Я повернулся и вышел из зала, изо всех сил стараясь удержать слезы огорчения и обиды.

Недели через две почти все члены еврейской секции были арестованы, многие - и среди них Маркиш - физически уничтожены, а сама секция навсегда прекратила свое существование.

И теперь я знаю, что Маркиш - в ту секунду, когда он громогласно назвал меня "чужим" и выгнал с заседания, - просто спасал мне, мальчишке, жизнь.

Я этого не забыл. Перец, я этого никогда не забуду!

...Откуда-то из липкого тумана, из болотной хляби, мерзкий, словно его соскребли со стены привокзального сортира, прозвучал голос Соколовой:

- А можете ли вы, товарищ Галич, гарантировать, что на вашем спектакле - если бы он, конечно, состоялся - не будут происходить всякие националистические эксцессы?! Не можете вы этого гарантировать! И что же получится? Получится, что мы сами, своими, как говорится, руками даем повод и для сионистских, и для антисемитских выходок...

Но я уже опять перестал слушать ее и слышать.

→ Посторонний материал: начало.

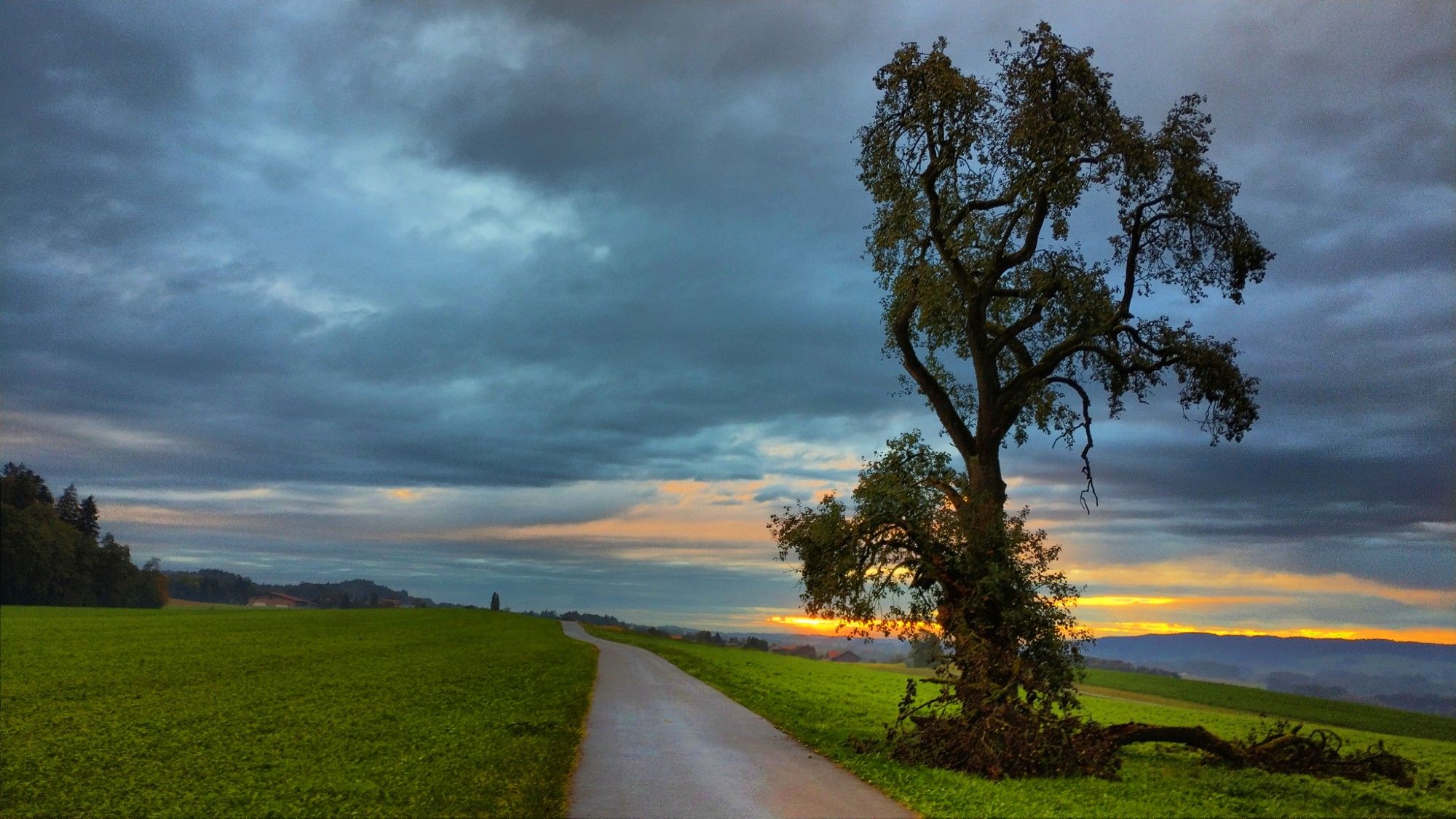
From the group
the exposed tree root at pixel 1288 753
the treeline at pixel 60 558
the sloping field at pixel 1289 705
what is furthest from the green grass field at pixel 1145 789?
the treeline at pixel 60 558

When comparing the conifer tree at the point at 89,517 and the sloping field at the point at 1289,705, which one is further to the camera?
the conifer tree at the point at 89,517

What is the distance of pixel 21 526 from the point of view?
106m

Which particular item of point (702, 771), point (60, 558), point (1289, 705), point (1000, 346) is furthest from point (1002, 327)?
point (60, 558)

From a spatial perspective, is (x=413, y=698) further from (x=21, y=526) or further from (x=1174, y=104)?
(x=21, y=526)

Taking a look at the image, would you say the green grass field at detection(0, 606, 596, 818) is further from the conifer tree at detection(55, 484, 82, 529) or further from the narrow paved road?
the conifer tree at detection(55, 484, 82, 529)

...Сначала заиграл духовой оркестр - песни Дунаевского и старинные вальсы. Потом зажглись круглые матовые фонари, заблестел лед, зазвенели коньки - и закружились, понеслись все быстрей и быстрей нарядные фигурки конькобежцев.

В начале тридцатых годов мы переехали из Веневитиновского дома на Малую Бронную, и моим миром стали Никитские ворота. Тверской бульвар. Большая и Малая Бронная и, конечно же. Патриаршие пруды; летом - зеленый сквер с прудом и лодочной станцией, а зимой - каток.

Каток на Патриарших прудах! Как часто, с какой благодарностью и нежностью я вспоминаю тебя!

Глупый ворон прилетел под окно

И выкаркивает мне номера

Телефонов, что умолкли давно!

Словно встретились во мгле полюса,

Прозвенели над огнем топоры

Оживают в тишине голоса

Телефонов довоенной поры!

И внезапно обретая черты,

Шепелявит в телефон шепоток: - Пять-тринадцать-сорок три? Это ты?

Ровно в восемь приходи на каток!..

И подхватив чемоданчик (а ходить на каток без чемоданчика считалось дурным тоном), как бы ни был я устал или занят - я мчался на Патриаршие пруды.

Это был не просто каток. Это был своего рода клуб, место, где мгновенно возникали и так же мгновенно кончались неистовые и стремительные юношеские романы, где выяснялись отношения и обсуждались планы на будущее.

И все это под шум, смех, звон коньков и похрипыванье духового оркестра, повторявшего раза три в вечер свой коронный номер - вальс "На сопках Манчжурии":

Спит гаолян,

Сопки покрыты мглой...

Мой приятель Яшка Лифшиц - в сорок девятом году он будет расстрелян в Лефортовской тюрьме как враг народа и не то японский, не то английский шпион - сказал про нее:

- Вот ее не было - и вот она есть!

Да, она была, она существовала - тоненькая, золотоволосая, с удивительными прозрачно-синими глазами. И одета она была тоже для тех лет необыкновенно: золотые волосы перехвачены широкой белой лентой, белый свитер и короткая, торчком, похожая на балетную пачку, белая юбка.

Через несколько дней после первого появления этой девушки на Патриарших прудах все тот же всеведущий Яшка сообщил нам в раздевалке катка все, что ему удалось о ней узнать:

- Зовут ее Лия... Фамилия - Канторович... Отец - еврей, наверное... А мать была немка, но мать умерла... Они много лет прожили в Австрии, отец ее там в торгпредстве работал... Они вон в том доме живут - напротив катка...

Это были и вправду чрезвычайно ценные сведения. И самым ценным было то, что Лия жила в доме, выходившем окнами на Патриаршие пруды, и, стало быть, появление ее на нашем катке не было случайным - зачем ей ездить в Парк культуры или на Петровку, на каток "Динамо"?